Apparently, he had been trying on the bras.

I must note here that these brassieres were no ordinary brassieres. Rather, they were the industrial-strength, over-the-shoulder boulder-holders* that I wore when I was pregnant.

Henry ran over to me; his eyes wide and his expression earnest. “When me little teef fall out and me get da big teef in my mouf (he paused to tilt his head back and open his mouth wide) den I’ll haf dose (he pointed to my chest) like you!”

I was wholly surprised. Ummm, maybe? My mind leaped to hormone treatments, psychotherapy and surgery. I searched for the right words to use. Then I shook my head. He’s three. “Henry,” I said gently, “You are a boy. I am a girl. Boys don’t have breasts, just like girls don’t have penises.”

I could see that he was processing this information. He reached down to touch his penis. A second later, he flopped down on the carpet. He was laughing. I started laughing, too. “Alright, buddy,” I said, “Time to get dressed.”

As long as you’re happy, Henry. I will always love you.

* I don’t know who coined the phrase “over-the-shoulder boulder-holders” but Bette Midler’s character used it (or something like it) in the movie “For the Boys.” I thought it was a great description and I never forgot it.

Last week, I was informed that for the past month, Henry spent his weekly “swim time” parked in a chair instead of paddling in the pool. His recalcitrance had spread to the other children and was now an “issue.”

Indeed.

I hate to swim. Not only am I a sinker, but I am uncomfortable in the locker room. I never know where to look.

Nonetheless, I agreed to go swimming with Henry.

On swim day, the kids’ flailing, spinning bodies skimmed across the classroom like spandex encased tumbleweeds.  A teacher commanded the group’s attention (no easy feat) and they sat down for a pre-swim snack. As the kids munched on goldfish and blueberries, Henry’s friend X called to me.

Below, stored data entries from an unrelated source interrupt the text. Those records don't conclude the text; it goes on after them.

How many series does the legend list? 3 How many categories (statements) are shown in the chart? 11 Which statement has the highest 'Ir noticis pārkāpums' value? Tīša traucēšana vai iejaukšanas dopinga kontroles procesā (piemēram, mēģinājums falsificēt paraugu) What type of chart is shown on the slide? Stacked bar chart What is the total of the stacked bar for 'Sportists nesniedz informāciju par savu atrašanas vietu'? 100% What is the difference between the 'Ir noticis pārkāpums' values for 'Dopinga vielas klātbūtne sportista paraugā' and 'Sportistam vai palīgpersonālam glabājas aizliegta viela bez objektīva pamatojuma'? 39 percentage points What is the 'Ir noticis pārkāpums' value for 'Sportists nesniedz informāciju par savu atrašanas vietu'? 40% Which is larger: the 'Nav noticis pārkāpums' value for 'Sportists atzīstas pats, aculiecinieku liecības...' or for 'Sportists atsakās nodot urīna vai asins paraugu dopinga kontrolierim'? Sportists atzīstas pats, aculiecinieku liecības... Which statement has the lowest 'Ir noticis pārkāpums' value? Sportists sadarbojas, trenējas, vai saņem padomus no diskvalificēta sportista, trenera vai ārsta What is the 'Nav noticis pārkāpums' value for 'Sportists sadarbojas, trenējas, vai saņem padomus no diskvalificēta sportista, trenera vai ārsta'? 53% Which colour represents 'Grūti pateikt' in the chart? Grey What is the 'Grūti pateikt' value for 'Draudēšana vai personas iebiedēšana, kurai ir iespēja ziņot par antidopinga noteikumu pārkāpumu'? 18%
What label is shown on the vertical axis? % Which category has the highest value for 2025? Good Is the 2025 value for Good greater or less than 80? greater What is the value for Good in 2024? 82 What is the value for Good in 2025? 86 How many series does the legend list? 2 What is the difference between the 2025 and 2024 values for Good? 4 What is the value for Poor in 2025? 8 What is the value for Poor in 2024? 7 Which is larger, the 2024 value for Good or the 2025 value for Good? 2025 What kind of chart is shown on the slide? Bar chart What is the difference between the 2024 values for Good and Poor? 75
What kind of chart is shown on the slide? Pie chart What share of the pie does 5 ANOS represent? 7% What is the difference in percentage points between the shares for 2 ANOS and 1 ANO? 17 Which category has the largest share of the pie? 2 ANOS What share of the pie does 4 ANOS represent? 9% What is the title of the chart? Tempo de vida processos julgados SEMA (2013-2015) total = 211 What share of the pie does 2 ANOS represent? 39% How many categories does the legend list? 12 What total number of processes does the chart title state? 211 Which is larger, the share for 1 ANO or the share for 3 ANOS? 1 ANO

“Henry’s Mom!” X said with a smile.  “My Mommy….you.”

I could not catch X’s voice from across the room. “What, honey?” I asked, while wishing for coffee. Did I have time to run out for coffee?

The second time, X’s words were crystal clear: “My. Mommy. Can’t. Stand. You.”

Ahhh. Got it. Message received.

How was I supposed to respond to that?  With a neutral “Thank you for sharing”?  Or maybe a snarky “Tell her I feel the same way”?  But I was caught off-guard by X’s comment. I recalled chatting with X’s mom on numerous occasions. In my recollections, she was always friendly–often saying hello and initiating our conversations.

I quickly concluded there was no appropriate response and I made none. Soon, snack was over and we were on our way to the pool. Henry was happy to swim with me and I delighted in his delight.

Later, as I reflected on X’s statement, my own Mommy-voice echoed in my head: “It’s OK. You aren’t going to be friends with everyone.”